TEC-TEC: An app for evaluative conditioning

One barrier to large-scale suicide prevention is that most existing interventions cannot easily reach the millions of people who may be at high risk for suicidality. To take a step toward addressing this long-standing problem, Dr. Joseph C. Franklin and colleagues developed a brief, game-like, app-based intervention for nonsuicidal and suicidal self-injurious behaviors (Franklin et al., 2016). This intervention is called Therapeutic Evaluative Conditioning, or TEC.

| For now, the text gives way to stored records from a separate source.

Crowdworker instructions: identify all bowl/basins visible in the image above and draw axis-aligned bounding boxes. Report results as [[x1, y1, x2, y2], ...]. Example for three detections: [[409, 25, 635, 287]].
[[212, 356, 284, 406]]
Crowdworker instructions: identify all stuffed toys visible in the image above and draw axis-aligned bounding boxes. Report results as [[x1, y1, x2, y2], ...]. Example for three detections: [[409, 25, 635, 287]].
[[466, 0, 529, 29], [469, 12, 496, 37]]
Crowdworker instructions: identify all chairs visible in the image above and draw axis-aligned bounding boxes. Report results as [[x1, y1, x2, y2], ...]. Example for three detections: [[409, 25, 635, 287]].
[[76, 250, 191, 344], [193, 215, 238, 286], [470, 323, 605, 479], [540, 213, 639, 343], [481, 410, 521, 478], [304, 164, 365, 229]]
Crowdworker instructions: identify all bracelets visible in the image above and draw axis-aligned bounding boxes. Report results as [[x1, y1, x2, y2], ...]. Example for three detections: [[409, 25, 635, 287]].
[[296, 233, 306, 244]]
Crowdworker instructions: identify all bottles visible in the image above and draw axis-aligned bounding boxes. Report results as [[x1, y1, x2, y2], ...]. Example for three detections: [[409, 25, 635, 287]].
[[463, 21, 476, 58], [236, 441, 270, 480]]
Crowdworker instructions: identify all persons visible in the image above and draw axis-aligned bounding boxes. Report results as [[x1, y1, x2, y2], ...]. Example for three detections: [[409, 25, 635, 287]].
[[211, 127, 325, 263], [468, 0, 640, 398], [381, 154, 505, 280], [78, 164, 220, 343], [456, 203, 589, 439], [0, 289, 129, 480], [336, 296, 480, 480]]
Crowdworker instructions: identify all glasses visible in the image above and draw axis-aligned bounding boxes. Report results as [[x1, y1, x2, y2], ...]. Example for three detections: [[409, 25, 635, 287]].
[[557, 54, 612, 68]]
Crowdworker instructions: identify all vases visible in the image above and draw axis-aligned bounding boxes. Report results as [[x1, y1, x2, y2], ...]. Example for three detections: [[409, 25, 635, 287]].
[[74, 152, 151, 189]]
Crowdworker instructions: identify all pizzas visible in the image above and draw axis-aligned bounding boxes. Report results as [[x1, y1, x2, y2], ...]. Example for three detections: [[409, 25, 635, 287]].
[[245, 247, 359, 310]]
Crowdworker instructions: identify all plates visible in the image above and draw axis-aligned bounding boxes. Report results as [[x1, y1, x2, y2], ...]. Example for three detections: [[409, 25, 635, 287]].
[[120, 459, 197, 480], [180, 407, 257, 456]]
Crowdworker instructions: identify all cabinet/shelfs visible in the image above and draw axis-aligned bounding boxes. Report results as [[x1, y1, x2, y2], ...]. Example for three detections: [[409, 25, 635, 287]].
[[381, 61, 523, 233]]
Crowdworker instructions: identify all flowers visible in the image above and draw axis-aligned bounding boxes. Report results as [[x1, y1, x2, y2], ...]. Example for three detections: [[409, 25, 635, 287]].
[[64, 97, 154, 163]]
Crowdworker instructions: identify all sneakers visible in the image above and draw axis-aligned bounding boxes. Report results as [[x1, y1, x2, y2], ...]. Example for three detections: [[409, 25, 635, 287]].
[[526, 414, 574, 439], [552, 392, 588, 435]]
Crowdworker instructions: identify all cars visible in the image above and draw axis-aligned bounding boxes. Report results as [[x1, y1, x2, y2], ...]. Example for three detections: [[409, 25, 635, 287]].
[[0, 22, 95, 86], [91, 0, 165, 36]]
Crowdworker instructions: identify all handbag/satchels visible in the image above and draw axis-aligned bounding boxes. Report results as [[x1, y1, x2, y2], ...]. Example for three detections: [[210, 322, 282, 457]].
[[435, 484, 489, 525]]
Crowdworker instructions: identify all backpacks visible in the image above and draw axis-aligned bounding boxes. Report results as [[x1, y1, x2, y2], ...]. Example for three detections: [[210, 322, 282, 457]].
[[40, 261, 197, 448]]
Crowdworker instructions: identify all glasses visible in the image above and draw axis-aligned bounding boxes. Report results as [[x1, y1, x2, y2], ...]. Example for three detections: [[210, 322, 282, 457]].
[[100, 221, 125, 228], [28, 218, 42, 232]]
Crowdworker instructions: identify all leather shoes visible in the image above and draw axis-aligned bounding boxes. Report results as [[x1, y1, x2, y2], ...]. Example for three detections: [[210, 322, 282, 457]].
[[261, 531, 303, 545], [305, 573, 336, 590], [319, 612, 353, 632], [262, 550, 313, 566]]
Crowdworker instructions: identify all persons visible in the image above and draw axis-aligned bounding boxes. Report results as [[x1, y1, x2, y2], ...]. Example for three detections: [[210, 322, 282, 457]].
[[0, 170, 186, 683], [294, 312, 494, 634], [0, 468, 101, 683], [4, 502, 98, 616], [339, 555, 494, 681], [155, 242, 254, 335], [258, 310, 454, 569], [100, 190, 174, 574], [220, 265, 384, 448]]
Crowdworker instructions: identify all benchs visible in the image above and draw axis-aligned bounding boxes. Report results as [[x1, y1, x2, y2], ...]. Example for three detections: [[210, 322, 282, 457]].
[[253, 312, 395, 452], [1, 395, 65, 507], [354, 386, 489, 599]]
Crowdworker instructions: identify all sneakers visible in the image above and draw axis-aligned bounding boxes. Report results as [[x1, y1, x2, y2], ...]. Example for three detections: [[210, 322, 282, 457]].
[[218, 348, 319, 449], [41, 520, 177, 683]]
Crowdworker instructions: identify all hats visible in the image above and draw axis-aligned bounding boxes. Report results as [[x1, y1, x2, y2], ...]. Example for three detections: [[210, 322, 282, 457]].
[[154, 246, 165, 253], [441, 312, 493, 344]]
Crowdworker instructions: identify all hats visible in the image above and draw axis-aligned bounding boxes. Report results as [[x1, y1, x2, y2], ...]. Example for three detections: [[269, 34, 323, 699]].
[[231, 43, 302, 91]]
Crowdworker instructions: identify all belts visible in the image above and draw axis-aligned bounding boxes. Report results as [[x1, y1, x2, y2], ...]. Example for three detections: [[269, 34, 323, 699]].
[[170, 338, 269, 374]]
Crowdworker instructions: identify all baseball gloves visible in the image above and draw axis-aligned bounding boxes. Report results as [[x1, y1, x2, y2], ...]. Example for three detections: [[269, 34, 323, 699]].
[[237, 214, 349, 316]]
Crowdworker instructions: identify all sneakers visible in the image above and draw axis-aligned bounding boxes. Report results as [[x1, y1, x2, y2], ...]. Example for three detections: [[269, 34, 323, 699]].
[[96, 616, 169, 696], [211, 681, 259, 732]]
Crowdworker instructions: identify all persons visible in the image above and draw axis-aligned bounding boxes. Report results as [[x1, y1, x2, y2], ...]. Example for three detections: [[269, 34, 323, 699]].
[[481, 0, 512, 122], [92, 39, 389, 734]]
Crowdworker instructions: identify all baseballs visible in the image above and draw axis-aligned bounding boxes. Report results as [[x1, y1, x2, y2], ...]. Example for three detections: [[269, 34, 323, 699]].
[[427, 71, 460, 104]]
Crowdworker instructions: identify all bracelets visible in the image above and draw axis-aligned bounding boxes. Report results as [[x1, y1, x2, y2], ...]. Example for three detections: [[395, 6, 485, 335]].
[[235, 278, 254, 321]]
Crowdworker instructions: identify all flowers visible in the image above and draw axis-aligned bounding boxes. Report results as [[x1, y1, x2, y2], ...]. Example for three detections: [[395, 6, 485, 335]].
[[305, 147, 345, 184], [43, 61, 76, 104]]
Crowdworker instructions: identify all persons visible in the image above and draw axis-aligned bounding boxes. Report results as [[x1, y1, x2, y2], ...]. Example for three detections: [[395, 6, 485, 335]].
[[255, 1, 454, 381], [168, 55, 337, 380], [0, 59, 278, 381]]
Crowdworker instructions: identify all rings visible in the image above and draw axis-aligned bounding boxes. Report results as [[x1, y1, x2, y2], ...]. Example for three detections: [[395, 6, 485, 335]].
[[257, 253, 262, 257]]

The app is designed to condition more positive association with the self, and more negative associations with suicide and self-injury. The idea is that if people like themselves more and find self-injury and suicide to be aversive, they will be less inclined to harm themselves. Across three web-based randomized controlled trials, results indicated that TEC significantly reduced self-cutting (32%-40% reductions) and suicide plans (21%-59% reductions) over the course of one month. Although suicidal behaviors were too rare in these studies to allow for any confident conclusions about effects on these behaviors, results indicated that TEC was associated with reductions in these behaviors as well (33%-77% reductions). However, there were no effects on suicide ideation, treatment gains were not maintained at the one-month post-treatment follow-up, and several study design features may limit generalizability of these findings (e.g., paying participants to play TEC). These findings indicate the potential promise of scalable, app-based interventions for suicidality and self-injury, but they also highlight important limitations. Most notably, the central mechanisms that drive suicidality remain poorly understood. As a consequence, it is difficult to design interventions that can consistently and effectively interrupt these mechanisms to prevent suicidality. New ideas and stringent tests of those ideas (e.g., with experimental methods) are needed to shed light on how suicidality really works. Information from these studies can then be used to craft more promising interventions that may eventually be scaled in an app-based format like TEC. In the meantime, a mobile app version of TEC is available for free for anyone with an Apple- or Android-compatible device (see tectectech.com).

References

Franklin, J. C., Fox, K. R., Franklin, C. R., Kleiman, E. M., Ribeiro, J. D., Jaroszewski, A. C.,…Nock, M. K. (2016). A brief mobile app reduces nonsuicidal and suicidal self-injury: Evidence from three randomized controlled trials. Journal of Consulting and Clinical Psychology, 84(6), 544-557.